_Objective_
Transcribe the items below word for word, everything from the line containing "What is the distance from point" down to the line containing "2.73 metres", including both of those lines.

═══ Records to process ═══

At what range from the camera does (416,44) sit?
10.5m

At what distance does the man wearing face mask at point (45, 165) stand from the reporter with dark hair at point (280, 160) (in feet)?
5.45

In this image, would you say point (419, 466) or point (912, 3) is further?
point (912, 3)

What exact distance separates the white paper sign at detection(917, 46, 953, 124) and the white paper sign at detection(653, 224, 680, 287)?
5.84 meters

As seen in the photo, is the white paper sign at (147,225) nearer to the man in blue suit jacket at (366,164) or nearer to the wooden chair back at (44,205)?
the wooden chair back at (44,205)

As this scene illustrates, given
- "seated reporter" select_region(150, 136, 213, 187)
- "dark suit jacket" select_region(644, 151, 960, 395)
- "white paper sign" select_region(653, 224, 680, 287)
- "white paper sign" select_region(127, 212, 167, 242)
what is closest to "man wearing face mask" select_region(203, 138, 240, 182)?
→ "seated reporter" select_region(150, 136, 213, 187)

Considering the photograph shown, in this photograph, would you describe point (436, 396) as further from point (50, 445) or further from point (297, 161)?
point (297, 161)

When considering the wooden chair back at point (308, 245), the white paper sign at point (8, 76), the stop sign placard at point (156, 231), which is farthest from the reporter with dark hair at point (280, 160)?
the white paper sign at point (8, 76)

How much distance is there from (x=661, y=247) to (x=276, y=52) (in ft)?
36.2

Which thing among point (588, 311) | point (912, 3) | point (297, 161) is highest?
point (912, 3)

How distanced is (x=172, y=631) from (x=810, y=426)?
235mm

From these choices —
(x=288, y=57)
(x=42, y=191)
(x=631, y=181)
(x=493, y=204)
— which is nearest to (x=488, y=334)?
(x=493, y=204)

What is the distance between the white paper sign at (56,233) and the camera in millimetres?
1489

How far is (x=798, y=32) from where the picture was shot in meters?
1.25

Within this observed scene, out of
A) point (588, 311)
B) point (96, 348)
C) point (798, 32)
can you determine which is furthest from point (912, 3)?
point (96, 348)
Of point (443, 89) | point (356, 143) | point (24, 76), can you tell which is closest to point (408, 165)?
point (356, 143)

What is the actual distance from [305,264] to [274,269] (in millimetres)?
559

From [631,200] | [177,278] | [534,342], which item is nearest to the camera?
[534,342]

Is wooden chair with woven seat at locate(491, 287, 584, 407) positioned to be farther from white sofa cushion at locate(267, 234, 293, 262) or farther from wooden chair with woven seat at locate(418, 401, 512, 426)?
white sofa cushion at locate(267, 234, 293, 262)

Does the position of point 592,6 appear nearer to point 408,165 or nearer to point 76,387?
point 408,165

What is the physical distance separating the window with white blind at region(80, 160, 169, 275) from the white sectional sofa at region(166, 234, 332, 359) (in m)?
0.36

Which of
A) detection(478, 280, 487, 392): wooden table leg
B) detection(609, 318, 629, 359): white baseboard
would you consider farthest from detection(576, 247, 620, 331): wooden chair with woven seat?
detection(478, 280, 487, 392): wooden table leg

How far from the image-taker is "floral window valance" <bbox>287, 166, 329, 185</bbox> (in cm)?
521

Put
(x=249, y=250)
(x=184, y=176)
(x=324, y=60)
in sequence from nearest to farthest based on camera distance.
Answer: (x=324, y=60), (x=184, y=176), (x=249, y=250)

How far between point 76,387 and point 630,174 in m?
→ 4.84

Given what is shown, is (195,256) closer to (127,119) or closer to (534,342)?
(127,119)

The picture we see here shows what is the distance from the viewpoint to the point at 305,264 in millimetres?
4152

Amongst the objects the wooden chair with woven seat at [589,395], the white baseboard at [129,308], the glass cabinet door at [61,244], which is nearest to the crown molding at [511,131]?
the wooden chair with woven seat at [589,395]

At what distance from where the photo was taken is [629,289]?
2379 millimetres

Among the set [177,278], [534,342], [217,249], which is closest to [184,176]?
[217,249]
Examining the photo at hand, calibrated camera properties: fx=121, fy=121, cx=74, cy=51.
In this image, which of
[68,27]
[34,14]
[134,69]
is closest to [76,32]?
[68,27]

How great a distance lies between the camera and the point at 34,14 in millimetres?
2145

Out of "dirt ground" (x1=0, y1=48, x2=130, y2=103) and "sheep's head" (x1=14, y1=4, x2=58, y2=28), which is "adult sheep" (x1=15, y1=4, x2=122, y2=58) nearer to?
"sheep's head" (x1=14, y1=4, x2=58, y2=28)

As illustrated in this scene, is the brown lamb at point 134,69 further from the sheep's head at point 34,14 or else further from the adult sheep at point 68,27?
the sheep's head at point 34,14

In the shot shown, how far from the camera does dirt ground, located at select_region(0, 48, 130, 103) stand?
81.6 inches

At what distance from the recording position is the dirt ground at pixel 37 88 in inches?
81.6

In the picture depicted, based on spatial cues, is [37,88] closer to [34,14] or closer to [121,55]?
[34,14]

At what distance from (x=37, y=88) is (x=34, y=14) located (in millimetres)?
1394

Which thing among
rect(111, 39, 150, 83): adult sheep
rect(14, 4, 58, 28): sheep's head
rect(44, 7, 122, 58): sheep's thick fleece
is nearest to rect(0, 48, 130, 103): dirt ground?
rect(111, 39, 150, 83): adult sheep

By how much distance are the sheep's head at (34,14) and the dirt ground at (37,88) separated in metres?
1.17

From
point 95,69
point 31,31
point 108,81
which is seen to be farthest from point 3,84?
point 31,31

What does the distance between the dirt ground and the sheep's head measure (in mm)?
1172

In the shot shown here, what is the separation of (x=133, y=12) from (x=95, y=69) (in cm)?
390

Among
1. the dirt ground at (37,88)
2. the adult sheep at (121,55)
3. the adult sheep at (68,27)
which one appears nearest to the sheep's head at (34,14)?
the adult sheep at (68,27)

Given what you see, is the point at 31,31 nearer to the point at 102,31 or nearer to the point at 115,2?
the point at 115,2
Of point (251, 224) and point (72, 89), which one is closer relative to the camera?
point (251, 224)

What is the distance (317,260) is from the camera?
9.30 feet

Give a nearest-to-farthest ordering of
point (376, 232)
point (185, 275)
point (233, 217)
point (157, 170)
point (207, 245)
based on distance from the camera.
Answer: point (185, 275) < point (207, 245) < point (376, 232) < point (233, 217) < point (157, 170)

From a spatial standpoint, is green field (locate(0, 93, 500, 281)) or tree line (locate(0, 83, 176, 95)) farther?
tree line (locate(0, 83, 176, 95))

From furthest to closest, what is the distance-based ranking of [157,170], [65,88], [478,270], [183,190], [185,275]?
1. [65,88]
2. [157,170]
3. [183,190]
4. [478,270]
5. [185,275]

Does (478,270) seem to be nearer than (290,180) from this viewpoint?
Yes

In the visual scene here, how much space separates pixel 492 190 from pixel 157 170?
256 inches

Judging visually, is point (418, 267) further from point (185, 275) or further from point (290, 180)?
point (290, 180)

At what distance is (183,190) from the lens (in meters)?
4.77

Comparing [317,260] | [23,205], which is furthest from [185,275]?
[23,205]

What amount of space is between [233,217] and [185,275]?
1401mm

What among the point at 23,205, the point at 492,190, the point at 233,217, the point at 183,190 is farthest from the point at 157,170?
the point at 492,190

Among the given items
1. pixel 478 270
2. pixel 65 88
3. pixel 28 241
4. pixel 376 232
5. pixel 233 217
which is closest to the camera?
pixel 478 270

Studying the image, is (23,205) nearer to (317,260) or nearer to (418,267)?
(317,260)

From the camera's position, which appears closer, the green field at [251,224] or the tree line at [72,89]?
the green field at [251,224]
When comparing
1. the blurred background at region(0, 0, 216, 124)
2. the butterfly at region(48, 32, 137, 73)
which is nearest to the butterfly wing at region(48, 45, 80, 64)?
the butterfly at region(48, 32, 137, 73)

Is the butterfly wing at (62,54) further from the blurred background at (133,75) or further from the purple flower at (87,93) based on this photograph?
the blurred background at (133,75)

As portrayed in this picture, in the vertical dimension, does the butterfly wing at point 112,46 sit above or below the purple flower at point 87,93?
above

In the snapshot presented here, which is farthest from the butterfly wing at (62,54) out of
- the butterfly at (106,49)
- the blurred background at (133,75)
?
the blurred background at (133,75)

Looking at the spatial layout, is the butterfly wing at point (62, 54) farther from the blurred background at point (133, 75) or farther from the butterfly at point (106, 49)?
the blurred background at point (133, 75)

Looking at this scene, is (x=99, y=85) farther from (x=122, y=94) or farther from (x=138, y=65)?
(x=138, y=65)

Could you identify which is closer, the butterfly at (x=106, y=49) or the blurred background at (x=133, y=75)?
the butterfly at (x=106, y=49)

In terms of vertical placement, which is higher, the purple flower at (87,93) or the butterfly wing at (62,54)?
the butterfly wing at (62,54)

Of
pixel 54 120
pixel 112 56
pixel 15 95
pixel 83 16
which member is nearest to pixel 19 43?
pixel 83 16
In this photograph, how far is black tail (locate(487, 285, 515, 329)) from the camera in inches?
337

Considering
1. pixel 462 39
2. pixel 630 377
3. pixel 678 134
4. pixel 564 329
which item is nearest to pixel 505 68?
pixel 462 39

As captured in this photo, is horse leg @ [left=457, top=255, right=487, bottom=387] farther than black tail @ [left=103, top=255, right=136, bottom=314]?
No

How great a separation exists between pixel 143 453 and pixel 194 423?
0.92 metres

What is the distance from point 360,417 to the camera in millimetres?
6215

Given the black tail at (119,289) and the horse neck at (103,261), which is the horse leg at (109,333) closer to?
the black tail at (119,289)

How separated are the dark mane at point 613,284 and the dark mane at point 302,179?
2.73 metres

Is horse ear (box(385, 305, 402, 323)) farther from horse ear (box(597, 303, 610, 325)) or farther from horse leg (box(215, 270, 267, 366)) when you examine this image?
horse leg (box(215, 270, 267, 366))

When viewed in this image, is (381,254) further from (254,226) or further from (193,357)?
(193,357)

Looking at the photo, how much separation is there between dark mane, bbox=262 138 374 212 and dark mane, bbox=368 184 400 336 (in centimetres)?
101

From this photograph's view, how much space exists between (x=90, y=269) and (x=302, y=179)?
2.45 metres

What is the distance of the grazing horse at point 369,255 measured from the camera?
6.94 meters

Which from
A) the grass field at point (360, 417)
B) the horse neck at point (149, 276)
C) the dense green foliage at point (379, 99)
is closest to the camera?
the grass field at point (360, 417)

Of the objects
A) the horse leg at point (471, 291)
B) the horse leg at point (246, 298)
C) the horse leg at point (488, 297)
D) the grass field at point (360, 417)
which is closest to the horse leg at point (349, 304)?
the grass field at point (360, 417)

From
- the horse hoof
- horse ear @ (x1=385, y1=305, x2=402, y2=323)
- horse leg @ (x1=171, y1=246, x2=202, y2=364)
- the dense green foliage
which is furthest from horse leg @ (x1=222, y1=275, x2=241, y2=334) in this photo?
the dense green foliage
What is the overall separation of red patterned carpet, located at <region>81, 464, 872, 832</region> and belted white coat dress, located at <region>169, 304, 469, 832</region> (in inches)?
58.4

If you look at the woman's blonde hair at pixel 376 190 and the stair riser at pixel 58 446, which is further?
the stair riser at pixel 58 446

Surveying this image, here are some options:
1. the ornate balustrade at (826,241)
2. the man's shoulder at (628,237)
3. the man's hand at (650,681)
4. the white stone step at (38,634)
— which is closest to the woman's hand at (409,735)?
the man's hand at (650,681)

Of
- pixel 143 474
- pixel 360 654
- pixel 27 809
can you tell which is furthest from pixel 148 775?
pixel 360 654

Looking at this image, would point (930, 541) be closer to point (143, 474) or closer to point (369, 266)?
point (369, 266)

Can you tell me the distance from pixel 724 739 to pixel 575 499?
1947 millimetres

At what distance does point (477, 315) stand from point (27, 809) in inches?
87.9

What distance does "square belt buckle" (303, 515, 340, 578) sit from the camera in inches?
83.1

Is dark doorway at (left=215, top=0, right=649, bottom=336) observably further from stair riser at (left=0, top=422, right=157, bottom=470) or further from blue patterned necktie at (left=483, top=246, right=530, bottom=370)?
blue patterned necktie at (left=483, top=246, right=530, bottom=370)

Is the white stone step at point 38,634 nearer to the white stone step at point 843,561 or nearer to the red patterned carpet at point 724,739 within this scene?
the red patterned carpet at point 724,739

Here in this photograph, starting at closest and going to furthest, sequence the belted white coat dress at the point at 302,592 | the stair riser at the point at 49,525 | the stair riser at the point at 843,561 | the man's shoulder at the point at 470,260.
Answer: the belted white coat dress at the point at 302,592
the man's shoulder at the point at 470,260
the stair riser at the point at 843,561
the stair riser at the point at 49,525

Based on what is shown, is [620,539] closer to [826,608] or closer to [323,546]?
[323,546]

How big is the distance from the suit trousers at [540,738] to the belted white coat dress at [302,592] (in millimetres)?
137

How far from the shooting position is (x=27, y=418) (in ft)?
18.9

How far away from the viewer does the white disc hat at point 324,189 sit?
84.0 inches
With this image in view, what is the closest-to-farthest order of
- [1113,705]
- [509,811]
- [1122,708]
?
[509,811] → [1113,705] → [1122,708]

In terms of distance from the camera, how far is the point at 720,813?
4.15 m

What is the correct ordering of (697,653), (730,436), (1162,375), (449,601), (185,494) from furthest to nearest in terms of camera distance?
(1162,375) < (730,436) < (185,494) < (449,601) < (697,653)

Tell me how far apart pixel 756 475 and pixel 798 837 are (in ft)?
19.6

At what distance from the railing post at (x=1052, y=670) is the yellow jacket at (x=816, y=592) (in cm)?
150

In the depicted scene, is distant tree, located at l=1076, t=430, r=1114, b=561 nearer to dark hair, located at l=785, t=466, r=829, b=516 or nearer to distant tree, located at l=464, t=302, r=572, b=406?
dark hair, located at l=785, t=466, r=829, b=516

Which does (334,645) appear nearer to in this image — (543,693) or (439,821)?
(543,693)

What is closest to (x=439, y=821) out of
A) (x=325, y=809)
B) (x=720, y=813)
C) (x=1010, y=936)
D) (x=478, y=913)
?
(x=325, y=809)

═══

_Solved exercise_
What is the distance from point 360,417 to the camera in millimetres?
6215

Given the black tail at (119,289) and the horse neck at (103,261), which is the horse leg at (109,333) closer to?
the black tail at (119,289)

How separated are the dark mane at point 613,284 and the dark mane at point 302,179?
2.73 metres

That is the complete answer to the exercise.